··· Exercise materials
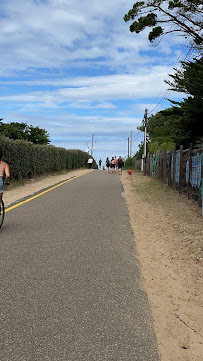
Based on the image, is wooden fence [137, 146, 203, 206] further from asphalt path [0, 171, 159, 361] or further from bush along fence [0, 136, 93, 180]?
bush along fence [0, 136, 93, 180]

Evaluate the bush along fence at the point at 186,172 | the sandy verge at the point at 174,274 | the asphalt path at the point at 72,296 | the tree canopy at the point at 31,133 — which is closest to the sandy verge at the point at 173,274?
the sandy verge at the point at 174,274

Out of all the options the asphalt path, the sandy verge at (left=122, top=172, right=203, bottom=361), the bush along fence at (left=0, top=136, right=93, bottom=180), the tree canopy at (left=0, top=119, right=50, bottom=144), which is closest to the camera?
the asphalt path

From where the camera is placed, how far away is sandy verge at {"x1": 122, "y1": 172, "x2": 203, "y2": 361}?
140 inches

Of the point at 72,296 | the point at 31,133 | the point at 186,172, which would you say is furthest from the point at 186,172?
the point at 31,133

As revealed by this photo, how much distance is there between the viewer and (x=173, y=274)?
18.1 feet

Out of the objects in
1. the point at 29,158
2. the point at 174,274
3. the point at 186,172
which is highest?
the point at 29,158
······
Task directions - Generate a word-for-word copy of the preceding records, excluding all pictures.

Output for this exercise -
Based on the image, is wooden fence [137, 146, 203, 206] further from asphalt path [0, 171, 159, 361] or further from bush along fence [0, 136, 93, 180]?
bush along fence [0, 136, 93, 180]

Evaluate the bush along fence at the point at 186,172 | the sandy verge at the point at 174,274 | the asphalt path at the point at 72,296 | the tree canopy at the point at 31,133 — which is closest to the sandy verge at the point at 173,274?
the sandy verge at the point at 174,274

Out of all the options the asphalt path, the sandy verge at (left=122, top=172, right=203, bottom=361), the bush along fence at (left=0, top=136, right=93, bottom=180), the tree canopy at (left=0, top=119, right=50, bottom=144), which is closest to the camera?
the asphalt path

From where the camera is placed, how far away is sandy verge at {"x1": 122, "y1": 172, "x2": 203, "y2": 361}?
140 inches

Of the point at 72,296 | the point at 31,133 | the point at 186,172, which would you say is furthest from the point at 186,172?
the point at 31,133

As revealed by this photo, how much distance is there between the viewer and (x=173, y=274)?
18.1 feet

Out of the objects in
1. the point at 29,158
2. the point at 174,274
3. the point at 186,172
which is highest?
the point at 29,158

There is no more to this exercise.